Items listed in a dataset
--------------------

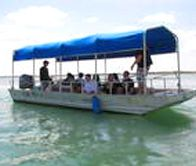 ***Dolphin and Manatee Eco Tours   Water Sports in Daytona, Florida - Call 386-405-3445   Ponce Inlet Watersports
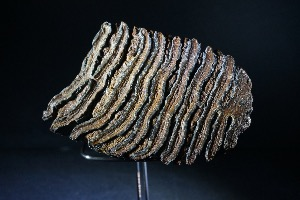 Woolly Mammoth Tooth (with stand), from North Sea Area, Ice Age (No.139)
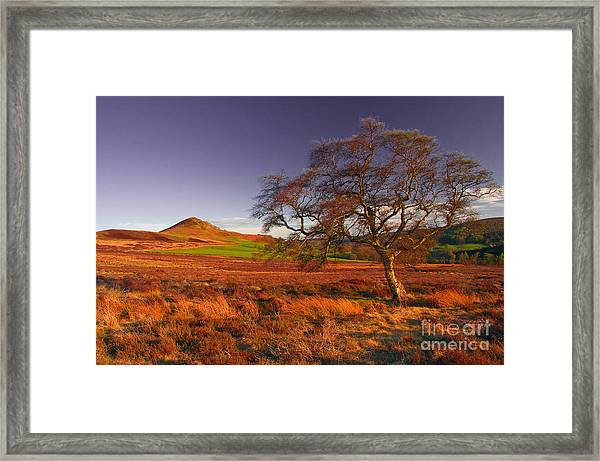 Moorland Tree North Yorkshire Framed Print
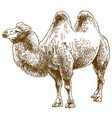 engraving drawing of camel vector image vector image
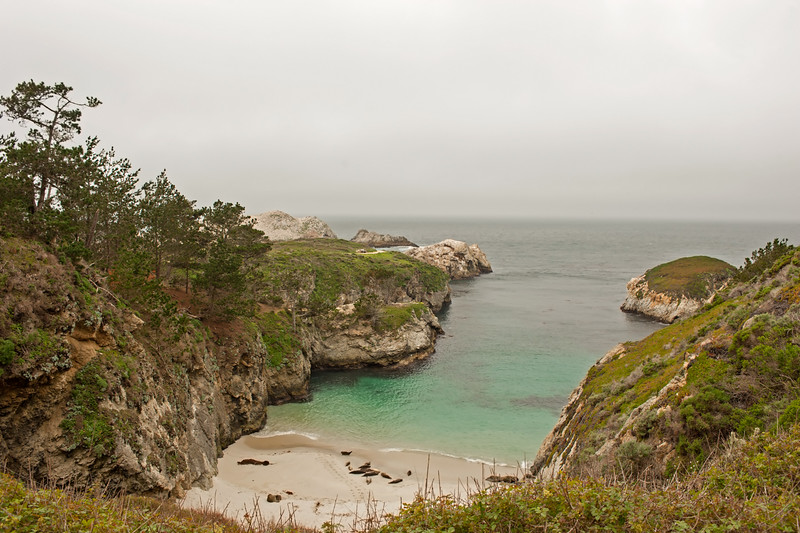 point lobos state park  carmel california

--------------------

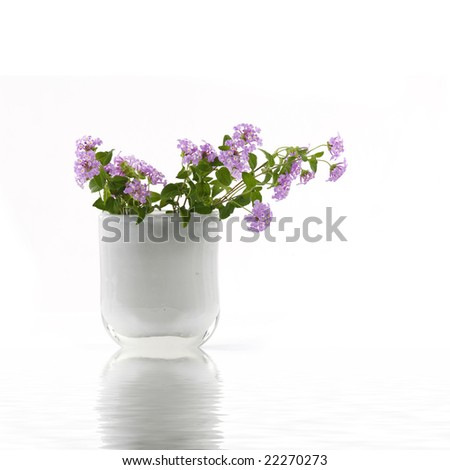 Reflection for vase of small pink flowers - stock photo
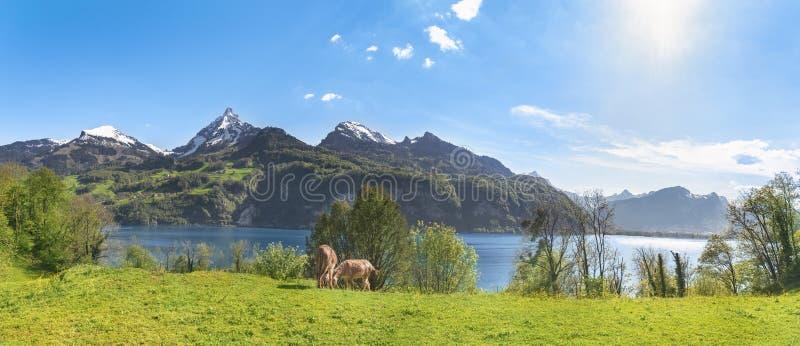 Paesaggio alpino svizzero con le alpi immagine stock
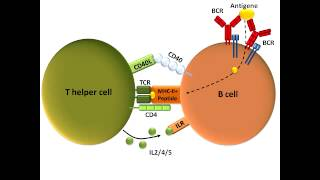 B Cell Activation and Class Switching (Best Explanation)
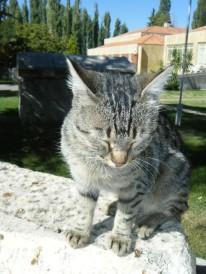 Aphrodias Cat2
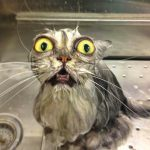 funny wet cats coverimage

--------------------

Although the records above contain pictures, the copy must not; set down exactly the lines from the one with "engraving drawing of" up to and including the one with "point lobos state".

TASK RESULT:
 engraving drawing of camel vector image vector image
 point lobos state park  carmel california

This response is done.